TASK TO COMPLETE:
Copy the material below word for word, every line, changing nothing.

MATERIAL FOR THE TASK:
··········

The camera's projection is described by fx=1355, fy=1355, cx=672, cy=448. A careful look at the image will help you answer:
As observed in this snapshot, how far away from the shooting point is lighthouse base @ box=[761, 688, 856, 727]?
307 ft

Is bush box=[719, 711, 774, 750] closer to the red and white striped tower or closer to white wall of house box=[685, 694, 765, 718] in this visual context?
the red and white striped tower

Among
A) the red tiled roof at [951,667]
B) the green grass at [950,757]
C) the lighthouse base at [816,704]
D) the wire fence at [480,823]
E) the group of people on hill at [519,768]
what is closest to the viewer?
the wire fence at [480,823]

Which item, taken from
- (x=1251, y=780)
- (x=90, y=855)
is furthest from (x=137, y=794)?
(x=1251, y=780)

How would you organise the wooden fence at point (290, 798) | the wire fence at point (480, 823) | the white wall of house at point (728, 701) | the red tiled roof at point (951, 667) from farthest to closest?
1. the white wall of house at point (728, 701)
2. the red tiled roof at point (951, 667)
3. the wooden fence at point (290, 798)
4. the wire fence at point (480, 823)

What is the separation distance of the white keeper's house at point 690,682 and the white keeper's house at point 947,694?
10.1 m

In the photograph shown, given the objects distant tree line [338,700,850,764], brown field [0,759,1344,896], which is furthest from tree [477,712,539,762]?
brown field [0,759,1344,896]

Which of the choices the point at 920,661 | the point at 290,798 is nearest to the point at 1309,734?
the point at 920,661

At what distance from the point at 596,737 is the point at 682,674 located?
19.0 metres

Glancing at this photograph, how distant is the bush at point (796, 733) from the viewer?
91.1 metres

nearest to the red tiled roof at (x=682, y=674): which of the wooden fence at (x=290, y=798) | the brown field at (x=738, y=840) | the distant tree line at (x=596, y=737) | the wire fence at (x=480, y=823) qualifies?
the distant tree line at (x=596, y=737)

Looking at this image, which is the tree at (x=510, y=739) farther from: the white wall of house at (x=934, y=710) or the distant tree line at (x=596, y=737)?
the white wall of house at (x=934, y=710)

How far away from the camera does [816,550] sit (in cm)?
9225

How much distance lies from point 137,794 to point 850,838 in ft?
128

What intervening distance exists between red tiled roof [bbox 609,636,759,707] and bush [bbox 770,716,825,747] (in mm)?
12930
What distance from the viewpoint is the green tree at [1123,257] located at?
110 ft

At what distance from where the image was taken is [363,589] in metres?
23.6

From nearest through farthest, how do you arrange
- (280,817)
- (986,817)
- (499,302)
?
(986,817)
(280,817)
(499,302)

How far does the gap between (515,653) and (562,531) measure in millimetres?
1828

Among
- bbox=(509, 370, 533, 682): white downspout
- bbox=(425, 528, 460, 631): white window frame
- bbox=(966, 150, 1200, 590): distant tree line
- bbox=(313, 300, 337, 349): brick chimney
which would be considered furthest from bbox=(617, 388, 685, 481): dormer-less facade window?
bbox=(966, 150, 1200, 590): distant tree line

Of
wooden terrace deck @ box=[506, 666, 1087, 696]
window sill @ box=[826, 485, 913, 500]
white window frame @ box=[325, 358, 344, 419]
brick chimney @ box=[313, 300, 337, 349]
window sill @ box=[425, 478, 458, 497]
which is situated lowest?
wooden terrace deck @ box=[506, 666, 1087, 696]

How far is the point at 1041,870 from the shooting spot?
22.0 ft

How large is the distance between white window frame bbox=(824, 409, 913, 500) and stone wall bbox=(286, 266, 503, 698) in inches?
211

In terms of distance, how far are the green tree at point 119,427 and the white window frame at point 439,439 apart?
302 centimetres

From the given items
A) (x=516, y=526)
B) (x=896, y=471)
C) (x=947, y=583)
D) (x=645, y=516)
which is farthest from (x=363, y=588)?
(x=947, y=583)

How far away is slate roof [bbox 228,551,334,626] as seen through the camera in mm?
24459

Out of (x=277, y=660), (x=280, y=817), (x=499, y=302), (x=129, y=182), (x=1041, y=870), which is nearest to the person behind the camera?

··········

ANSWER FOR THIS EXERCISE:
The camera's projection is described by fx=1355, fy=1355, cx=672, cy=448. A careful look at the image will help you answer:
As observed in this snapshot, how far away from the shooting point is lighthouse base @ box=[761, 688, 856, 727]?
307 ft

Is bush box=[719, 711, 774, 750] closer to the red and white striped tower or closer to white wall of house box=[685, 694, 765, 718] in this visual context?
the red and white striped tower

Among
A) the red tiled roof at [951,667]
B) the green grass at [950,757]
C) the lighthouse base at [816,704]
D) the wire fence at [480,823]
E) the group of people on hill at [519,768]
what is closest to the viewer?
the wire fence at [480,823]

Which item, taken from
- (x=1251, y=780)
- (x=90, y=855)
is furthest from (x=137, y=794)?
(x=1251, y=780)

How would you organise the wooden fence at point (290, 798) | the wire fence at point (480, 823) | the white wall of house at point (728, 701) | the red tiled roof at point (951, 667) from farthest to closest?
1. the white wall of house at point (728, 701)
2. the red tiled roof at point (951, 667)
3. the wooden fence at point (290, 798)
4. the wire fence at point (480, 823)

What is the separation distance of the white keeper's house at point 690,682 and the white keeper's house at point 947,694?
10.1 m

In the photograph shown, given the objects distant tree line [338,700,850,764], brown field [0,759,1344,896], which is furthest from tree [477,712,539,762]?
brown field [0,759,1344,896]

Which of the choices the point at 920,661 | the point at 290,798 is nearest to the point at 1309,734?
the point at 920,661

At what distance from the point at 596,737 is the point at 682,674 located?
19.0 metres

Glancing at this photograph, how distant is the bush at point (796, 733) from the viewer?
91.1 metres

nearest to the red tiled roof at (x=682, y=674): which of the wooden fence at (x=290, y=798) | the brown field at (x=738, y=840) | the distant tree line at (x=596, y=737) | the wire fence at (x=480, y=823) qualifies?
the distant tree line at (x=596, y=737)

Looking at this image, which is the tree at (x=510, y=739) farther from: the white wall of house at (x=934, y=710) or the distant tree line at (x=596, y=737)?
the white wall of house at (x=934, y=710)

How far away from the camera does [816,550] sit (in cm)?
9225

How much distance lies from point 137,794 to point 850,838 in ft?
128

What intervening distance exists between red tiled roof [bbox 609,636,759,707] and bush [bbox 770,716,825,747] (in mm)?
12930
What distance from the viewpoint is the green tree at [1123,257] located at?
110 ft

At what distance from where the image was taken is [363,589] in metres?
23.6

From nearest through farthest, how do you arrange
- (280,817)
- (986,817)
- (499,302)
?
(986,817)
(280,817)
(499,302)

How far does the gap between (515,653) and (562,531) measure in millimetres?
1828

Among
- bbox=(509, 370, 533, 682): white downspout
- bbox=(425, 528, 460, 631): white window frame
- bbox=(966, 150, 1200, 590): distant tree line
- bbox=(313, 300, 337, 349): brick chimney
which would be considered furthest from bbox=(617, 388, 685, 481): dormer-less facade window?
bbox=(966, 150, 1200, 590): distant tree line

Of
wooden terrace deck @ box=[506, 666, 1087, 696]
window sill @ box=[826, 485, 913, 500]
white window frame @ box=[325, 358, 344, 419]
brick chimney @ box=[313, 300, 337, 349]
window sill @ box=[425, 478, 458, 497]
which is situated lowest?
wooden terrace deck @ box=[506, 666, 1087, 696]

How far is the point at 1041,870 from the shooting spot?
22.0 ft

How large is the distance between white window frame bbox=(824, 409, 913, 500) and stone wall bbox=(286, 266, 503, 698) in inches?
211

In terms of distance, how far are the green tree at point 119,427 and the white window frame at point 439,439 apart?
302 centimetres

From the given items
A) (x=516, y=526)
B) (x=896, y=471)
C) (x=947, y=583)
D) (x=645, y=516)
which is farthest from (x=363, y=588)?
(x=947, y=583)

How far away is slate roof [bbox 228,551,334,626] as seen through the camera in mm?
24459

Out of (x=277, y=660), (x=280, y=817), (x=499, y=302), (x=129, y=182), (x=1041, y=870), which is nearest to the person behind the camera?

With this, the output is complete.